* _Alıntı metin_
Kemal BURKAY
Görünen o ki, bir dönem Doğu Avrupa ülkelerinde değişime yol açan domino etkisi, şimdi İslam ülkelerinde yaşanıyor. Bu ülkelerde iktidar düne kadar, bir bölümüyle emir, şeyh gibi monarkların elinde, bir bölümüyle ise onları bir askeri darbeyle devirmiş ve yeni rejimin adını Cumhuriyet koymuş, gerçekte ise monarklardan farkları olmayan, iktidarı babadan oğula aktaran dikatörlerin elinde idi. Şimdi bu iktidarlar, ansızın kopan bir fırtınaya tutulmuş gibi peş peşe yıkılıp gitmekteler. Bunu sağlayan ise askeri darbeler, ya da uzun yıllar süren, örgütlü devrimci direnişler değil, spontane halk hareketleri. Peki şimdi bölgeyi sarsan bu halk hareketleri beklenmez türden mi idi? Başka bir deyişle, bu bir sürpriz mi?
İktidara kazık çakma, ya da hanedan benzeri, babadan oğula yönetim devri kapanacak. Siyasal ve sosyal hakların sınırları genişleyecek. Bugünden yarına değil ama uzak da değil. İslam ülkeleri demokrasi tecrübesinde hızlı yol alacaklar.
İslam dünyası değişiyor
Aslında bu bir sürpriz değil ve olan biten de şaşırtıcı değil. Arap ya da İslam ülkeleri sosyal değişimin dışında değiller. Kendi payımıza biz, böyle bir değişim ihtimaline yıllar önce işaret etmiştik. Örneğin Kürdistan Sosyalist Partisi’nin 2002 yılı Aralık ayında toplanan 4. Yurtdışı Konferansı’nın sonuç bildirisinde, Türkiye’nin AB üyeliği konusu değerlendirilirken “İslam’la demokrasi bağdaşabilir” başlığı altında şöylesine ilginç bir değerlendirme yapılmıştı: “PSK 4. Yurtdışı Konferansı, Türkiye-AB ilişkilerini değerlendirdi. Konferansımız, Kopenhag Siyasi Kriterleri’ni tam olarak yerine getirme, demokratikleşme ve Kürt sorununun çözümü yönünde ciddi adımlar atma koşuluyla Türkiye’nin AB’ye katılmasından yanadır. Biz, Avrupa’da kimi çevrelerin AB’yi bir Hıristiyan kulübü olarak görme ve bu nedenle Türkiye’nin AB’de yer alamıyacağına ilişkin görüşlerine katılmıyoruz. Bizce önemli olan din farkı ya da coğrafi konum değil, Avrupa’nın demokratik değerleri, çoğulcu siyasal yaşamı ve çeşitli halkların bir arada yaşamasına olanak veren hoşgörüdür. İslam’la demokrasinin bağdaşabileceği kanısındayız. Hıristiyan dünyasının da uzunca bir dönem demokrasiden, düşünce ve bilim özgürlüğünden yoksun yaşadığını, engizisyonu ve kadının cadılıkla suçlanıp yakıldığı karanlık dönemleri unutmamalıyız. Hıristiyan dünyası köklü bir reform ve rönesansla değişime uğradı, etnik renklere bürünen nice kanlı boğazlaşmayı aşarak bugünlere geldi. İslam dünyası da değişebilir, yenilenebilir ve demokrasi bu ülkelerde de bir hayat tarzına dönüşebilir. İslam ülkelerinin de önümüzdeki on yıllarda böylesi köklü dönüşümler yaşamaları, diktatörlüklerden ve insan düşüncesini zincire vuran dogmalardan kurtularak çağdaş uygarlık kervanına katılmaları şaşırtıcı olmayacaktır. Bizce İslam dünyası böyle bir değişimin eşiğindedir. Türkiye bu alanda bir ilk olabilir. Ancak bu, dinsel alanda, demokrasiyle uzlaşmaya yol açacak bir reformun ve yenilenmenin yanı sıra, demokrasiyle bağdaşmayan, yıllardır her türlü demokratik adımın önüne bir engel olarak dikilen Kemalist dogmaların ve onun çoğulculuğu reddeden, toplumu tek kalıba dökmeye çalışan uzlaşmaz, zora dayalı anlayış ve uygulamalarının da terkini gerektirir. Biz, Türkiye’nin bu değişimi yaşayarak, demokratikleşerek, aynı zamanda -demokratikleşmenin ve iç barışın da bir koşulu olarak- Kürt sorununun çözümü yönünde ciddi adımlar atarak AB’de yer almasından yanayız.”

* _Veri kesiti_

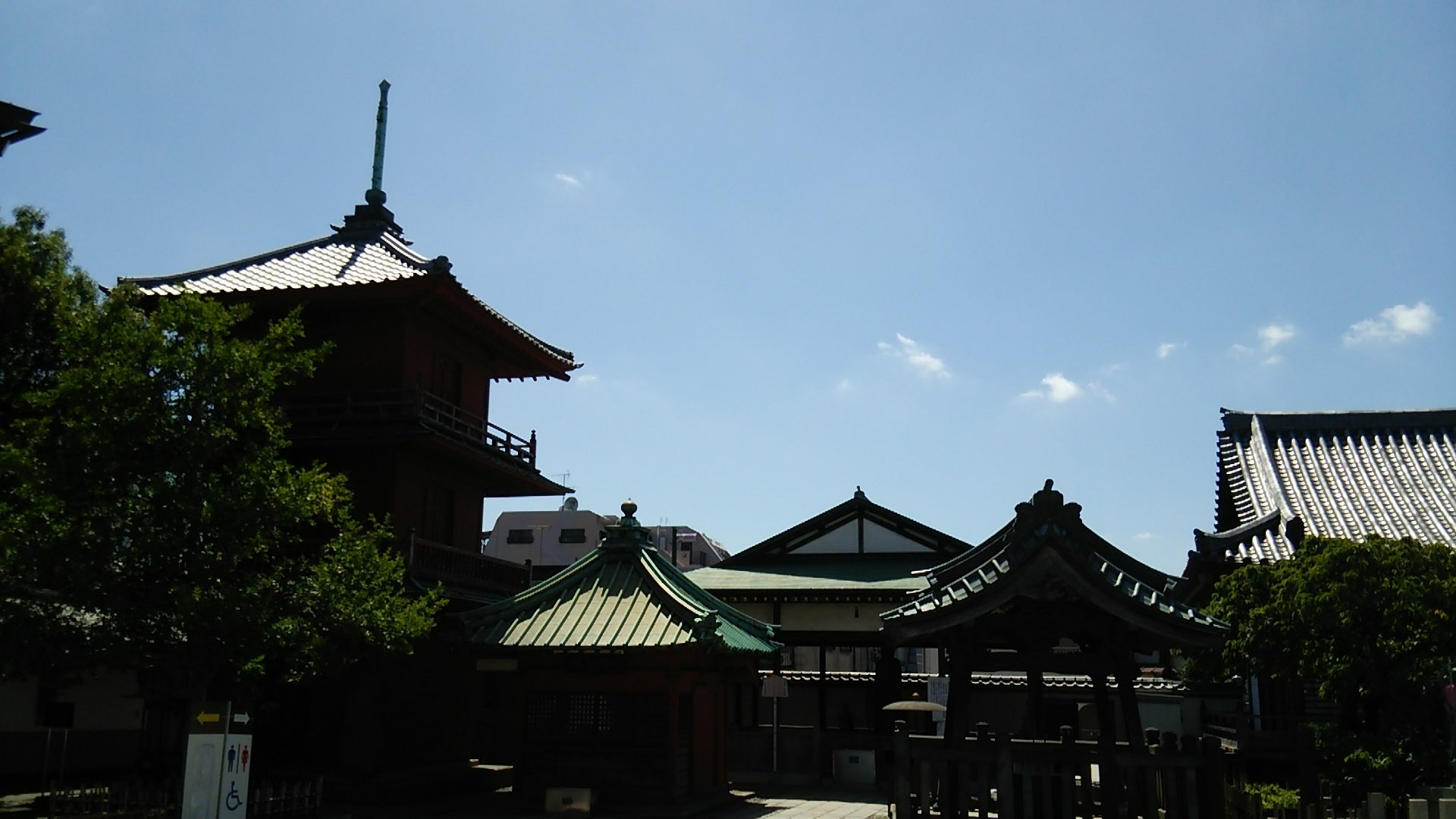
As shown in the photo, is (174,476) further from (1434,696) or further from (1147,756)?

* _Çözülecek görevler_
a. İslam dünyasındaki değişimi anlatan metinde "İktidara kazık çakma, ya" ifadesinden "hızlı yol alacaklar." ifadesine kadar olan bölümü olduğu gibi geri ver.
b. İslam dünyasındaki değişimi anlatan metne göre konferans, Türkiye'nin AB'ye katılmasını hangi koşullara bağlıyor? Hepsini sırala.
Bu malzemenin metinle hiçbir ilgisi yok.

* _Yazılı cevaplar_
a.
İktidara kazık çakma, ya da hanedan benzeri, babadan oğula yönetim devri kapanacak. Siyasal ve sosyal hakların sınırları genişleyecek. Bugünden yarına değil ama uzak da değil. İslam ülkeleri demokrasi tecrübesinde hızlı yol alacaklar.

b.
- Kopenhag Siyasi Kriterleri'ni tam olarak yerine getirme
- Demokratikleşme
- Kürt sorununun çözümü yönünde ciddi adımlar atma